Speeches

Jonathan Ashworth – 2020 Speech on the Coronavirus

Below is the text of the speech made by Jonathan Ashworth, the Shadow Secretary of State for Health, in the House of Commons on 9 March 2020.

Our thoughts are naturally with the loved ones who have sadly died of covid-19. Let me also record, again, our thanks and gratitude to our hard-working NHS and Public Health England staff.

May I press the Secretary of State a little further? He will know that we have called repeatedly for an emergency funding package for our NHS, he will know that the NHS is short of 100,000 staff, and he will know that critical care beds were at 81% capacity during the week for which the latest figures are available. The Chancellor has said that the NHS will receive whatever it needs. Does the Secretary of State agree that in this Wednesday’s Budget we need to see significantly more resources for the NHS, not just rhetoric?

Scaling up and freeing up capacity in the NHS is now urgent. What is being done to scale up intensive care beds in the NHS, what is being done to expand access to the oxygen and ventilation machines that will be needed, and what is the current capacity of extra corporeal membrane oxygenation beds? We welcome the distribution of personal protective equipment to NHS staff, but does the Secretary of State agree that GPs and social care staff also need access to that equipment?

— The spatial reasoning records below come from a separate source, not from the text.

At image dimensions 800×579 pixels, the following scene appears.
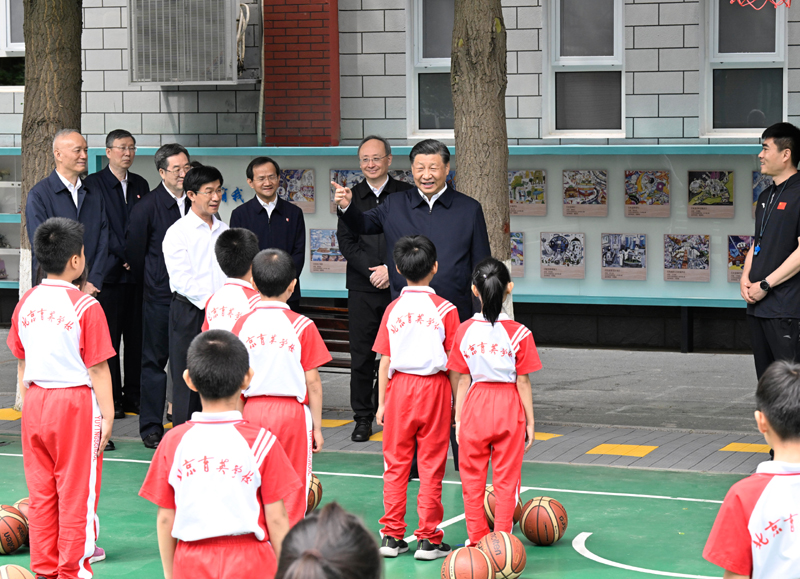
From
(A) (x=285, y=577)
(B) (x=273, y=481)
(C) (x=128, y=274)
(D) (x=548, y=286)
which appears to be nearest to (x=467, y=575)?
(B) (x=273, y=481)

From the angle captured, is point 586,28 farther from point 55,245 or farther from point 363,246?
point 55,245

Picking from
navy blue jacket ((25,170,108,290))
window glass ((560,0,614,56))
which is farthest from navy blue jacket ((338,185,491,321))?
window glass ((560,0,614,56))

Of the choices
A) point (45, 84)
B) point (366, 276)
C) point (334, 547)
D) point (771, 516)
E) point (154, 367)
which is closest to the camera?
point (334, 547)

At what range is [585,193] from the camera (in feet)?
42.0

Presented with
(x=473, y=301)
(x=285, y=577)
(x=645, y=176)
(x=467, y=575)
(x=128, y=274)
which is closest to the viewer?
(x=285, y=577)

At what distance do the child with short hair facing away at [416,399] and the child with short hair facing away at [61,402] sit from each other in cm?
152

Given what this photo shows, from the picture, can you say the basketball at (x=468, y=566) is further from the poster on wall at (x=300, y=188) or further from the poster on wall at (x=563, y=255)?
the poster on wall at (x=300, y=188)

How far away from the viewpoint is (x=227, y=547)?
3.56 meters

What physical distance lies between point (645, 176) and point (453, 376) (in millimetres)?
7446

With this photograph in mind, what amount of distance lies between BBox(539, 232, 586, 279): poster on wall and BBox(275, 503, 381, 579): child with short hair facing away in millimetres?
11258

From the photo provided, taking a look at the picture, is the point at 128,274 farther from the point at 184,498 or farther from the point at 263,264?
the point at 184,498

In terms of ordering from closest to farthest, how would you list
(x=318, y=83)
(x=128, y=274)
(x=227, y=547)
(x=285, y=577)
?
(x=285, y=577) < (x=227, y=547) < (x=128, y=274) < (x=318, y=83)

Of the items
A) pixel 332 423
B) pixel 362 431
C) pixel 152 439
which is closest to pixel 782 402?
pixel 362 431

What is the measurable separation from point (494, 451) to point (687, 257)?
7.59 meters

Those in receipt of social care are some of the most vulnerable, and could be affected extremely badly by this virus. Indeed, many who work in social care are low paid, and if they have to go on sick leave there are huge implications for the delivery of social care. What advice has been given to social care providers and, indeed, local authorities to ensure that the most vulnerable are protected, and what plans are in place to protect staff and increase the number in the social care sector?

Public health directors are expected to play a leading role in local preparations. They need to make decisions about deploying staff—Public Health England, for example, has asked for staff to be seconded—yet they still do not know their public health allocations for the next financial year, which will start in three weeks’ time. We are begging the Secretary of State: please tell local directors of public health what their Budget is for this coming April.

We are still officially in the containment stage. At some point, we presume, we will need to move into the delay stage, when we understand that social distancing measures will be necessary. Many of our constituents are now asking—and I think it would benefit the House if the Secretary of State could explain to them—why we are not yet considering more home working, whether we should be asking those over 65 to isolate themselves, whether we should be cancelling larger events, and whether those returning from northern Italy, for instance, should be quarantined. I think it would help our constituents if the Secretary of State ran through the medical advice, although I understand why he has made the decisions that he has made.

Can the Secretary of State also confirm that once we move into the phase in which measures of this magnitude are proposed, he will come to the House, explain why that has happened, and allow Members to question him? ​He has hinted, or suggested, that we will need emergency legislation for the mitigation stage. As a responsible Opposition, we would like to sit down with him in order to understand the content of that legislation, because we want to work on a cross-party basis; but let me leave him in no doubt that we also want statutory sick pay for all from day one. Asking people to wait five weeks for universal credit is not a serious solution.

Will the Secretary of State update the House on food supplies and the conversations that he has had with supermarkets? Can he reassure us that our constituents do not need to be panic-buying, as we saw people doing on social media in some parts of the country over the weekend? Finally, does he agree that whatever happens, we must find a way for Parliament to continue to hold Ministers to account so that we can ask questions on behalf of our constituents? However, we continue to offer to work constructively with the Government, because the public health interest and the safety of our constituents must always come first.